Esta posição foi transmitida aos jornalistas pela deputada do Bloco de Esquerda Mariana Aiveca, numa declaração em que usou a ironia para comentar a atuação do primeiro-ministro no que concerne ao pagamento das suas contribuições à segurança social.

«Pedro Passos Coelho, na sua ingenuidade, até poderia desconhecer que tinha de descontar para a segurança social. Durante estes anos, como todos nós, ele fez o preenchimento da declaração de IRS - e se formos ao anexo B estão lá todas as despesas, incluindo as contribuições obrigatórias para a segurança social. Então, durante cinco anos consecutivos, passadas cinco declarações de IRS, o senhor primeiro-ministro nunca deu conta que havia lá um quadrozinho em que era obrigado a dizer quanto descontou para a segurança social? Isto é no mínimo caricato».
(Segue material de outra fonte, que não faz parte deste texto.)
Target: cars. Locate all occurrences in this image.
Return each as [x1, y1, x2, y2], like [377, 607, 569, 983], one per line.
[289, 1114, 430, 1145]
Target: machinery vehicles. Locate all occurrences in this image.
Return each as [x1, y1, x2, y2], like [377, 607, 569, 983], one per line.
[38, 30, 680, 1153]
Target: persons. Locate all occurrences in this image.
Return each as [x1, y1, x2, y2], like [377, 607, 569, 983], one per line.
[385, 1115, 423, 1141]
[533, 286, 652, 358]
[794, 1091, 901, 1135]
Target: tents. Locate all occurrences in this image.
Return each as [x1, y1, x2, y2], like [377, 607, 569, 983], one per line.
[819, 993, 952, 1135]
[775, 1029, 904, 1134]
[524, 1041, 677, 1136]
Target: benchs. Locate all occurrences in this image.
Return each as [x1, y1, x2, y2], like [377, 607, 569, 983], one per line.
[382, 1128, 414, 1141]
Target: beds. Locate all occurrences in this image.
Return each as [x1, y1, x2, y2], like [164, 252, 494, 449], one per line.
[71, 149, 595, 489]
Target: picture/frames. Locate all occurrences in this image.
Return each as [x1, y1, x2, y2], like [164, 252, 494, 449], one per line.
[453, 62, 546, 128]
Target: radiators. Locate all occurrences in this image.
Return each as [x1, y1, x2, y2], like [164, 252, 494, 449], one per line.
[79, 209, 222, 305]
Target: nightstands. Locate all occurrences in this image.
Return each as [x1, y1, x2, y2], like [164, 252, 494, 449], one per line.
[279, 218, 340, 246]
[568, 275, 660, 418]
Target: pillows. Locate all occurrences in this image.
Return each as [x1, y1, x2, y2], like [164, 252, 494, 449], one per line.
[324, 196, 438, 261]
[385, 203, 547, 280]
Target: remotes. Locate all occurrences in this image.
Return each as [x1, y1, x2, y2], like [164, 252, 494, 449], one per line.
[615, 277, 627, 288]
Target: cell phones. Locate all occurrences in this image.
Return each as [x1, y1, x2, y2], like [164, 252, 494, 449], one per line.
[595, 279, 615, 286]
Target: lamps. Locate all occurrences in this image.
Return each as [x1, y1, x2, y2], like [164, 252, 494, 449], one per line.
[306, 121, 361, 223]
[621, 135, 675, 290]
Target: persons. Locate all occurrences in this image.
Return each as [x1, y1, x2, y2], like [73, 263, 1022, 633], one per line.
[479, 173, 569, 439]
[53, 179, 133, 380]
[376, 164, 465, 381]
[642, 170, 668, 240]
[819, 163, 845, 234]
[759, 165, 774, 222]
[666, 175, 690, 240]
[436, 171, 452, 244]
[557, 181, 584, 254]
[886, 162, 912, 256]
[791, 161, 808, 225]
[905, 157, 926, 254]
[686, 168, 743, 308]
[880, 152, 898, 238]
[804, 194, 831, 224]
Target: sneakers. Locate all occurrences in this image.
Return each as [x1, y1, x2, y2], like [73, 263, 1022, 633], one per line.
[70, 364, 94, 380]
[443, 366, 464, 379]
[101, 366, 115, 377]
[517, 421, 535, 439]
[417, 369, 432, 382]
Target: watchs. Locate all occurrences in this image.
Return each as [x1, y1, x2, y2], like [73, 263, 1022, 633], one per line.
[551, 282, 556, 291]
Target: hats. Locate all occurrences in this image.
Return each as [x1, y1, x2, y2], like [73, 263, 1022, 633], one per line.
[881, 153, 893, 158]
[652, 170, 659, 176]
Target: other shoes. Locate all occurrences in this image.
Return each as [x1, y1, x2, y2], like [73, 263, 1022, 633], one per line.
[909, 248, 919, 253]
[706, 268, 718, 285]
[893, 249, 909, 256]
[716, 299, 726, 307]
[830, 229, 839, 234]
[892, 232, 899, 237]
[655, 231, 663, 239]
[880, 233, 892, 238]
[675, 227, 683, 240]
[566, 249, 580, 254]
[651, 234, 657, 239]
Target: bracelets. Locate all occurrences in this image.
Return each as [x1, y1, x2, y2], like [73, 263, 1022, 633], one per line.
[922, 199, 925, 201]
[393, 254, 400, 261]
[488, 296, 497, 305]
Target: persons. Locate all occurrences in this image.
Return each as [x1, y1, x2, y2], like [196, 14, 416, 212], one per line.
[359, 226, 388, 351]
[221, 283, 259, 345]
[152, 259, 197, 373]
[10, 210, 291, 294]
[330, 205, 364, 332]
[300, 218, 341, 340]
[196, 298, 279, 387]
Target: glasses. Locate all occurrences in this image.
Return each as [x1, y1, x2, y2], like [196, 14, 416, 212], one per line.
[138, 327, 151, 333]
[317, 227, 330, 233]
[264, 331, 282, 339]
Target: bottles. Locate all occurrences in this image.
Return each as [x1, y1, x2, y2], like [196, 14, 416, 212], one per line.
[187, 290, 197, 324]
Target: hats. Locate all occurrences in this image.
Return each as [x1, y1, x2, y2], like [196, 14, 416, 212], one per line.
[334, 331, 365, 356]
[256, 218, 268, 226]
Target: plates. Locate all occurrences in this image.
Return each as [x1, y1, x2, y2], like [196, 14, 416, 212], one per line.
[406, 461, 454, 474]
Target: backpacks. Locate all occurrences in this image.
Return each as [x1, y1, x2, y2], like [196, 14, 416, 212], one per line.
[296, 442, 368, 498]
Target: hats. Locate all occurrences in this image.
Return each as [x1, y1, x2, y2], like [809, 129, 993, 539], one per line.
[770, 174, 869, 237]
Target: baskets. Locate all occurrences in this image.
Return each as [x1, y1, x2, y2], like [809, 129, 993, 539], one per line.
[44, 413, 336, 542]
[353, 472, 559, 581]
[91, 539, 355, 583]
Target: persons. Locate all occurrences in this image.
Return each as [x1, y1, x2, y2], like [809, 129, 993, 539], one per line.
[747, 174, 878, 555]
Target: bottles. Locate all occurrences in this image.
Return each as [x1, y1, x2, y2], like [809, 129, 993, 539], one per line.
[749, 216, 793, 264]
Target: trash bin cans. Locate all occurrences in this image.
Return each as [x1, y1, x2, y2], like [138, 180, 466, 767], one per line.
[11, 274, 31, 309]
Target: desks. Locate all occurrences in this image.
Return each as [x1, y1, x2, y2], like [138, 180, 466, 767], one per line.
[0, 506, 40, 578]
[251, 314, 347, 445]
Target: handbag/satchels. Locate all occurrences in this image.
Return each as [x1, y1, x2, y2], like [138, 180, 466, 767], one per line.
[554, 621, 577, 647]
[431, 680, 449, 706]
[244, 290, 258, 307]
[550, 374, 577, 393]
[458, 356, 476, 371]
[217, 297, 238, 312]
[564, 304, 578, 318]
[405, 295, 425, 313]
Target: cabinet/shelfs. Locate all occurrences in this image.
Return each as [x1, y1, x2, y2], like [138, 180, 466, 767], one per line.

Mariana Aiveca também recusou as críticas do primeiro-ministro sobre a existência de uma alegada perseguição pessoal em ano de eleições legislativas.
 

«O Bloco de Esquerda não tem a ver rigorosamente nada com a vida do primeiro-ministro. O que queremos ver esclarecido tem a ver com a responsabilidade política, com as obrigações legais e contributivas de quem chefia o Governo».


A deputada do Bloco de Esquerda considerou depois inaceitável o argumento de Pedro Passos Coelho «de que desconhecia as suas obrigações perante a segurança social».

«Logo ele que cortou bolsas de estudo a estudantes universitários por força de os seus pais não terem contribuições pagas ou terem alguma dívida à segurança social», comentou, antes de referir que as dúvidas sobre a carreira contributiva do primeiro-ministro, designadamente entre 1999 e 2004, «se adensam todos os dias».
 

«Como o valor que Pedro Passos Coelho diz ter pago é diferente daquele que se calcula, todos temos interesse que a questão seja clarificada. Numa espécie de tentativa de responsabilização dos serviços da segurança social, Pedro Passos Coelho não pode continuar a afirmar que desconhecia a lei, porque a obrigatoriedade dos trabalhadores independentes pagarem a segurança social é de 1982».